• **Задание**: Перепишите без изменений часть отрывка о рыцарях, начиная со слов «Отвечаю: они забрели» и заканчивая словами «идеалам было затруднительно.».

• **Исходный отрывок**:
****************

Выбрать главу
Юлиан Урсин Немцевич

 Что касается вошедшего в поговорку «рыцаря без страха и упрека» (chevalier sans peur et sans reproche), то неплохо было бы знать, что первым историческим носителем такого титула был известный французский рыцарь Арнольд Вильгельм де Барбазон (1360 — 1431), вторым же — еще более знаменитый Пьер дю Таррель, известный как Баярд (1473 — 1524).

Так какими же — могут спросить — были рыцари на самом-то деле? Ежели действительно столь уж жестокими, как хочет сказать автор, то как попали эти «рыцарские» элементы в нашу культуру и язык, да и почти во все языки мира [57]?

Отвечаю: они забрели из рыцарского романа — прежде же всего из переработанного (на универсальный европейский лад) артуровского мифа. Попали они не только в литературу, поэзию и разговорную речь, но и в историю. Ибо исторически подтвержденные чрезвычайно немногочисленные примеры действительно рыцарского поведения восходят к тем временам, когда легенда об Артуре и его верных товарищах из Камелота была уже широко популярна и знакома. Немногочисленные «хорошие рыцари» просто старались подражать своим литературным образцам. При этом они, как правило, ограничивались тем, что выступали на турнирах в костюмах Ланселота, Тристана или Гавейна да украшали шлемы шарфами и лентами своих Гвиневер и Изольд. В повседневной же жизни, а уж тем более на войне, подражать идеалам было затруднительно.

****************

• **Записи**:
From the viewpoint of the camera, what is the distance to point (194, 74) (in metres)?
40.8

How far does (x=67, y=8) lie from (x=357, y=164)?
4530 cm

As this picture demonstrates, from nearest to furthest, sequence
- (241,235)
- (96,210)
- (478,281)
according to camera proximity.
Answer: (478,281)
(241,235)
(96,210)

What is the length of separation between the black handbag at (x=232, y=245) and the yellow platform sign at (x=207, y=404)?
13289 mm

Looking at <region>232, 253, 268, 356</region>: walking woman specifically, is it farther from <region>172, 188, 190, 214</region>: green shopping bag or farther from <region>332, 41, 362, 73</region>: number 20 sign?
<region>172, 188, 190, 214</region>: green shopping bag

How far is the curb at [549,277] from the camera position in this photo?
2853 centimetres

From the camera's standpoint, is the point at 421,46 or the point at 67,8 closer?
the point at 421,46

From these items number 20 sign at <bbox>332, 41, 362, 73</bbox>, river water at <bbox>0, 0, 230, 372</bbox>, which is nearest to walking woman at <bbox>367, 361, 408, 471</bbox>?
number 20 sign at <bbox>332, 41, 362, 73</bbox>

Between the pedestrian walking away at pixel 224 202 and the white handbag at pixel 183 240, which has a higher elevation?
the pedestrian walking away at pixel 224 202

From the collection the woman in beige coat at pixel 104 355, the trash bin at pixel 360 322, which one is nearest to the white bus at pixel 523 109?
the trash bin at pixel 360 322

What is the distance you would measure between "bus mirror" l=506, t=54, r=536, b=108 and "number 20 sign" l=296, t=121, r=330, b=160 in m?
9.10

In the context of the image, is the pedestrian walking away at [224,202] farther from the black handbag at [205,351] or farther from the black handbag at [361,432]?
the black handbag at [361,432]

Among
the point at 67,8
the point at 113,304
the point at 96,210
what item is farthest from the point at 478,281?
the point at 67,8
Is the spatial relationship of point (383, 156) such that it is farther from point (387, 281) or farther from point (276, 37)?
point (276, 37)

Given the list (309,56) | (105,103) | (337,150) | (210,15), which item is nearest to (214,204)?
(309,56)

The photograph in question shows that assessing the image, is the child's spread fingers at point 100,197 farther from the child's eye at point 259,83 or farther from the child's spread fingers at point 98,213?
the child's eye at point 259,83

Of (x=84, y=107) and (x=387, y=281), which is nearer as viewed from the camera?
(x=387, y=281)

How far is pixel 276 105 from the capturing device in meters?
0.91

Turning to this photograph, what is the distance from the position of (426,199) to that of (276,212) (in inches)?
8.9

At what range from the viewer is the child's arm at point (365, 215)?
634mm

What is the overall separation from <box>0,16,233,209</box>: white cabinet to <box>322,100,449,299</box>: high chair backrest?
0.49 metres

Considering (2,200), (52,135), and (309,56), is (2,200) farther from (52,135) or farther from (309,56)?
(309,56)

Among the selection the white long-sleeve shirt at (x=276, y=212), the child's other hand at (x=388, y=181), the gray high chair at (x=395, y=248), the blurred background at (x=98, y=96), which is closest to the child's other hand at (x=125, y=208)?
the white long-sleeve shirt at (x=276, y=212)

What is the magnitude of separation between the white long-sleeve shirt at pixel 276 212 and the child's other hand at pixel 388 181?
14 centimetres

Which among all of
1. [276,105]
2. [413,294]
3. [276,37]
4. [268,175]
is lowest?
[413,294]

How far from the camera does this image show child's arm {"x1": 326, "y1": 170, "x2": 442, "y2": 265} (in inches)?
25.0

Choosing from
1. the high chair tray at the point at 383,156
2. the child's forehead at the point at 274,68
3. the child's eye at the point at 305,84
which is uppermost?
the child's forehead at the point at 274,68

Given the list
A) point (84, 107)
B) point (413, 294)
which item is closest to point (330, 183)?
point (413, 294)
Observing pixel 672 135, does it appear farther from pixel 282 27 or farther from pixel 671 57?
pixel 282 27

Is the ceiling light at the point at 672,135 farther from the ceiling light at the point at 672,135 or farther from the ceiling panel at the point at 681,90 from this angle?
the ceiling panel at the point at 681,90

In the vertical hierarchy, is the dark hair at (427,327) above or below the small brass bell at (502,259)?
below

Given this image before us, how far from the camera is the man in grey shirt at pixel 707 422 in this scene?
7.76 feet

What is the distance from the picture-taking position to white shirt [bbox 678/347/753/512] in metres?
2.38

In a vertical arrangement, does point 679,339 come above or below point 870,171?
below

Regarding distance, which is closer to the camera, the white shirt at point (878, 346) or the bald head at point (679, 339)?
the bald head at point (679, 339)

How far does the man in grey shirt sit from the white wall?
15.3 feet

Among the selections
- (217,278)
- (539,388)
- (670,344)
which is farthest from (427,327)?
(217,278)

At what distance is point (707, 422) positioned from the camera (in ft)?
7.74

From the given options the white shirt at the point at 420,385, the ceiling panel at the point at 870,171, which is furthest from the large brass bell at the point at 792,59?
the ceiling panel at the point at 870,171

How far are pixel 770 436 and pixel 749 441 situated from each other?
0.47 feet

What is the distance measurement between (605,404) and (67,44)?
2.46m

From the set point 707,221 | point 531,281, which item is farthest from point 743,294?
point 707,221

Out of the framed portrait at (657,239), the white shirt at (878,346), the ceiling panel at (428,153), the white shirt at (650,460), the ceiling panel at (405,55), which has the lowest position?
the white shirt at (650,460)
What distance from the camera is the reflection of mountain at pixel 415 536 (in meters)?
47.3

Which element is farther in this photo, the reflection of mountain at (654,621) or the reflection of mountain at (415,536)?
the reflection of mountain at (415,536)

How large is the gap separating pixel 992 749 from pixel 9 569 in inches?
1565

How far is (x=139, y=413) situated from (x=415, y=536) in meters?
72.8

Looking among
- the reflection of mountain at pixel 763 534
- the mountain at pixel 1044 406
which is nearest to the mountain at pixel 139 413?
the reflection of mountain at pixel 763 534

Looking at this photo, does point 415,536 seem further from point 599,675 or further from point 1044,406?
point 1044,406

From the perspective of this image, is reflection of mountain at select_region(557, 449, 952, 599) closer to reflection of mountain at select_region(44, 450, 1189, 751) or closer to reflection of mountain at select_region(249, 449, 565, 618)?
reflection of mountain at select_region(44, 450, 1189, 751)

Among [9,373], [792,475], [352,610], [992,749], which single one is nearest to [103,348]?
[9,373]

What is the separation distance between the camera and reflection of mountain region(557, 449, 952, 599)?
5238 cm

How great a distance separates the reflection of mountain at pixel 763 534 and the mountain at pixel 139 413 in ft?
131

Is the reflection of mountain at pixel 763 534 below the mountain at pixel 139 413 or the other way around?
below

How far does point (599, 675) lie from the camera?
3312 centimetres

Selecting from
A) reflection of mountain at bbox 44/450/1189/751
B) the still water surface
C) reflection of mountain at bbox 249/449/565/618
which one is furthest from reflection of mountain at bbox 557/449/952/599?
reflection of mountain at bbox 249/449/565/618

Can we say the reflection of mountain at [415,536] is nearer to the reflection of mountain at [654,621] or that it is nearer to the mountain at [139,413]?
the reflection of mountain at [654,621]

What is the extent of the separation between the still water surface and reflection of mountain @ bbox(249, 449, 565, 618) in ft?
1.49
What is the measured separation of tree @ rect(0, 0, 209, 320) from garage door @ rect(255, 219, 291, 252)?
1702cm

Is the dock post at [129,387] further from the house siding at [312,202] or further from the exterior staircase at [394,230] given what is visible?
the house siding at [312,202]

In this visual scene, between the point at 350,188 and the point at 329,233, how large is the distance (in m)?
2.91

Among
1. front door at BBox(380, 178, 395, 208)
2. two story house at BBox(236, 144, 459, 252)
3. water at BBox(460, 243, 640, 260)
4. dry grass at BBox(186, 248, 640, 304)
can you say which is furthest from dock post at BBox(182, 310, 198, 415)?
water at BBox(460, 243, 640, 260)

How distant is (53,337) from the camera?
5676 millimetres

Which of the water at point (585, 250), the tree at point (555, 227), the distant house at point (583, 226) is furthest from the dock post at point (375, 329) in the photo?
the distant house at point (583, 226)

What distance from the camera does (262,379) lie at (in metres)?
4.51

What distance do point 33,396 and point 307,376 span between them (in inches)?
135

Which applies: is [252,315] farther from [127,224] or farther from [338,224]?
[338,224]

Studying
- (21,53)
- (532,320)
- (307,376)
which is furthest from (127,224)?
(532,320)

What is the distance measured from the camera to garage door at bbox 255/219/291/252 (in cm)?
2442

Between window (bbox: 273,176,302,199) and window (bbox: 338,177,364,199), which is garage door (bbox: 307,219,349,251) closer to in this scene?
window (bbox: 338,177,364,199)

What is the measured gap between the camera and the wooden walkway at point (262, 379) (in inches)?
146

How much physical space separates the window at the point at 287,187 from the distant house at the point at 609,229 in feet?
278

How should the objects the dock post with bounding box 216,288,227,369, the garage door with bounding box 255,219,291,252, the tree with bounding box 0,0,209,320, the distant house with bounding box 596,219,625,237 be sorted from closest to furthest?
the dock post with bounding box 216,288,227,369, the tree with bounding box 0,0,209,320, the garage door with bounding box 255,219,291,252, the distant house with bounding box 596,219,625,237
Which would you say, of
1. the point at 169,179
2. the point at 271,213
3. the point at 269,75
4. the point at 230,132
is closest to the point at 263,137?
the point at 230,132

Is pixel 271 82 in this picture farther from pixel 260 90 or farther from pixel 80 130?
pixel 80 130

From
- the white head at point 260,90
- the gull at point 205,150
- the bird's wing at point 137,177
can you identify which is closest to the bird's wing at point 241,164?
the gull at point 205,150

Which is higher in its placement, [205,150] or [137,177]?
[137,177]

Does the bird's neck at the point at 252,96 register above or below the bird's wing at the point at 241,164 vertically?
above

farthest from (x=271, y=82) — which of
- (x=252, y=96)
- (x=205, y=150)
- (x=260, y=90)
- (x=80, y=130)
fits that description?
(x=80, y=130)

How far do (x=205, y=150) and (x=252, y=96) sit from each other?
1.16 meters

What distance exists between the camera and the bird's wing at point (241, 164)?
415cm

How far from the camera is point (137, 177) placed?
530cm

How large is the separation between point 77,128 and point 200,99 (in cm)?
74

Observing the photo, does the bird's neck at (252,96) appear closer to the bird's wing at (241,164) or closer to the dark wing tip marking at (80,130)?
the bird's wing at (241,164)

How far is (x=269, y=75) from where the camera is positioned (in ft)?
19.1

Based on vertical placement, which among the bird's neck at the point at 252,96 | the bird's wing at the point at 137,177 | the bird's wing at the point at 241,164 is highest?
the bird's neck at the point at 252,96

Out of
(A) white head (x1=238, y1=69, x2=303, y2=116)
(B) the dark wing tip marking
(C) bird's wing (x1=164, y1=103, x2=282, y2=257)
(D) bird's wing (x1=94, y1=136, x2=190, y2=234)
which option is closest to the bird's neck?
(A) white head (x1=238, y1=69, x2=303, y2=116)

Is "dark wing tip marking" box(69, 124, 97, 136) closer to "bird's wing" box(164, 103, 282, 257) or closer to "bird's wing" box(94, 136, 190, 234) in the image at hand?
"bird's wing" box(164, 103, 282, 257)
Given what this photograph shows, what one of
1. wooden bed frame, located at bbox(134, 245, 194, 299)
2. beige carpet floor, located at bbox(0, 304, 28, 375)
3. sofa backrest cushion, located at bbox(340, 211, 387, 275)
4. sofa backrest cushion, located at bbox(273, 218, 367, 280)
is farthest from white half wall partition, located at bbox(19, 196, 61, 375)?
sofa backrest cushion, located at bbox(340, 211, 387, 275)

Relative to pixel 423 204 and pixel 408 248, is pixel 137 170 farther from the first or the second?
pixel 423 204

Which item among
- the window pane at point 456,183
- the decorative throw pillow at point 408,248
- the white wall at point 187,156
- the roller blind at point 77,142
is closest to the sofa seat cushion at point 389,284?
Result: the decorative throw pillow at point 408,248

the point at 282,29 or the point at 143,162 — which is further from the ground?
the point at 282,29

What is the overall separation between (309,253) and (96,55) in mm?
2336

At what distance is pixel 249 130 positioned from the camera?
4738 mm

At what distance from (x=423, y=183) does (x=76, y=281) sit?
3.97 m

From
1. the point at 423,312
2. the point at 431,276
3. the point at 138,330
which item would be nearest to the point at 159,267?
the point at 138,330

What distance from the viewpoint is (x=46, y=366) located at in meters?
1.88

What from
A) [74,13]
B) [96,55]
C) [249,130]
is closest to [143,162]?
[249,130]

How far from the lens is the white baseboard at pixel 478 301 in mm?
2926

****************

• **Правильный ответ**:
Отвечаю: они забрели из рыцарского романа — прежде же всего из переработанного (на универсальный европейский лад) артуровского мифа. Попали они не только в литературу, поэзию и разговорную речь, но и в историю. Ибо исторически подтвержденные чрезвычайно немногочисленные примеры действительно рыцарского поведения восходят к тем временам, когда легенда об Артуре и его верных товарищах из Камелота была уже широко популярна и знакома. Немногочисленные «хорошие рыцари» просто старались подражать своим литературным образцам. При этом они, как правило, ограничивались тем, что выступали на турнирах в костюмах Ланселота, Тристана или Гавейна да украшали шлемы шарфами и лентами своих Гвиневер и Изольд. В повседневной же жизни, а уж тем более на войне, подражать идеалам было затруднительно.